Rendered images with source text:
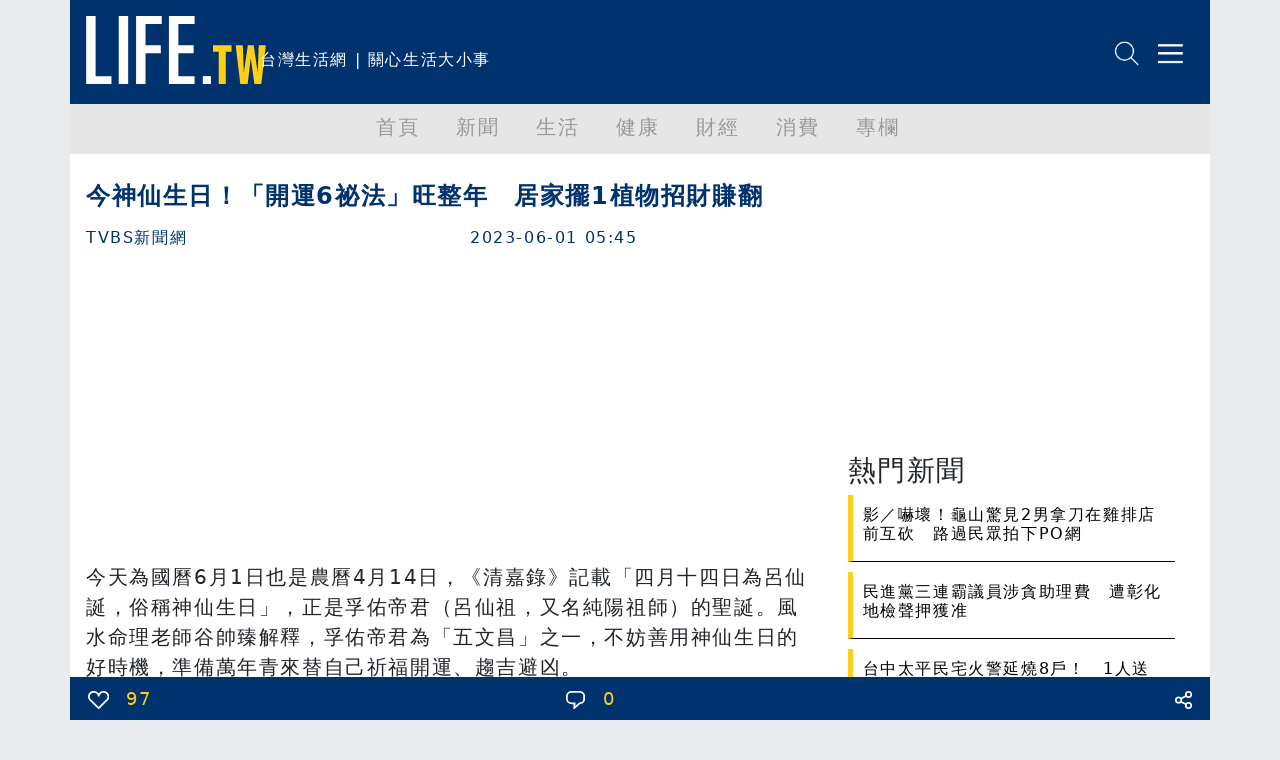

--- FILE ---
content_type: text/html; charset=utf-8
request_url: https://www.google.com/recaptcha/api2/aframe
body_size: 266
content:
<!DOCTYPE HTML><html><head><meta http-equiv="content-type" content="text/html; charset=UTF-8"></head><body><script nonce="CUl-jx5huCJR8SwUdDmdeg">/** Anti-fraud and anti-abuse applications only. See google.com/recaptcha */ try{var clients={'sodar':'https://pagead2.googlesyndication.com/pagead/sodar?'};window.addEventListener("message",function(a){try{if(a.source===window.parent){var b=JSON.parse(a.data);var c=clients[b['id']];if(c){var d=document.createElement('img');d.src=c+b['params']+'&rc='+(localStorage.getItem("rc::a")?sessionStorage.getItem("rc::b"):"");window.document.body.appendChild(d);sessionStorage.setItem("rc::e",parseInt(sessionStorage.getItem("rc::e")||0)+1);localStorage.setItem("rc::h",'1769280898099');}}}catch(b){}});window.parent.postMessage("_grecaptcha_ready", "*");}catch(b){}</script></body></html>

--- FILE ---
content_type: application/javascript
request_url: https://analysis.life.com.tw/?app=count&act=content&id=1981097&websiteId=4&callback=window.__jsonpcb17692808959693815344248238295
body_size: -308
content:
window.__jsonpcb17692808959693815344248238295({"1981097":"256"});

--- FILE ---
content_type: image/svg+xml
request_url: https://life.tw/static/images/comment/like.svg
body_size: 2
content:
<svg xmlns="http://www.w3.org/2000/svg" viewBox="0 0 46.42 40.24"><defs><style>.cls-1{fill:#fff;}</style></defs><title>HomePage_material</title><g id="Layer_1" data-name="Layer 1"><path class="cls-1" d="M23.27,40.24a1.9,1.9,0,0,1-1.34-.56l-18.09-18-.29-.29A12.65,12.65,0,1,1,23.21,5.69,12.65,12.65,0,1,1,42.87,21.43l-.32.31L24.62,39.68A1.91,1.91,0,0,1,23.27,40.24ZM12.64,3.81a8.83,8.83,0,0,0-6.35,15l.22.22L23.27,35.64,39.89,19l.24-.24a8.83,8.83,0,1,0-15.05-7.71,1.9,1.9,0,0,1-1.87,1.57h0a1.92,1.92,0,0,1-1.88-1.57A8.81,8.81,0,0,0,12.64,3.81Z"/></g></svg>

...

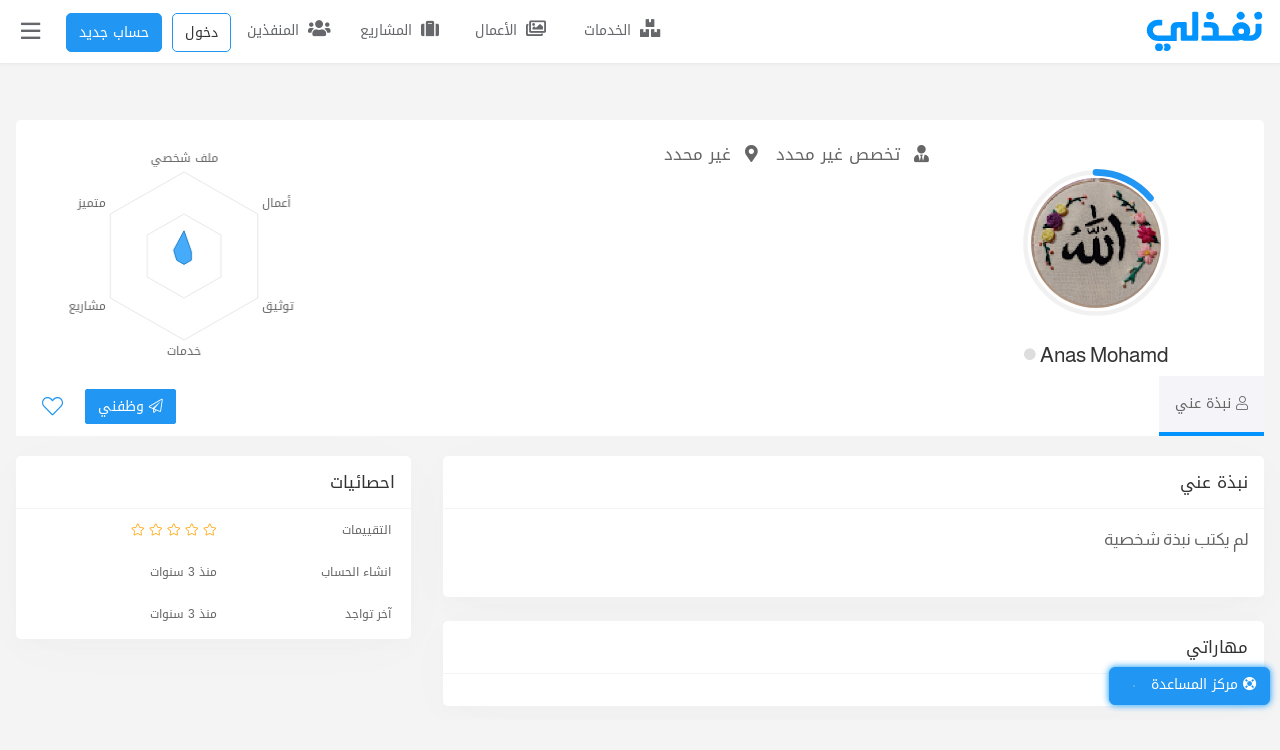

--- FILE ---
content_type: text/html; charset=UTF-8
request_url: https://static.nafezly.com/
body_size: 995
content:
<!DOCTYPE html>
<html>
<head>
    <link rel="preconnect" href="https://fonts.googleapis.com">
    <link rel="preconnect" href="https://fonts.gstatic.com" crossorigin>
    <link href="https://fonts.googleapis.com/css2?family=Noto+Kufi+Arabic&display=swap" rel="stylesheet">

## WORK REQUIRED
Look through the entries above and report each line where the string "fonts" occurs.

## RESULT OF THIS TASK
    <link rel="preconnect" href="https://fonts.googleapis.com">
    <link rel="preconnect" href="https://fonts.gstatic.com" crossorigin>
    <link href="https://fonts.googleapis.com/css2?family=Noto+Kufi+Arabic&display=swap" rel="stylesheet">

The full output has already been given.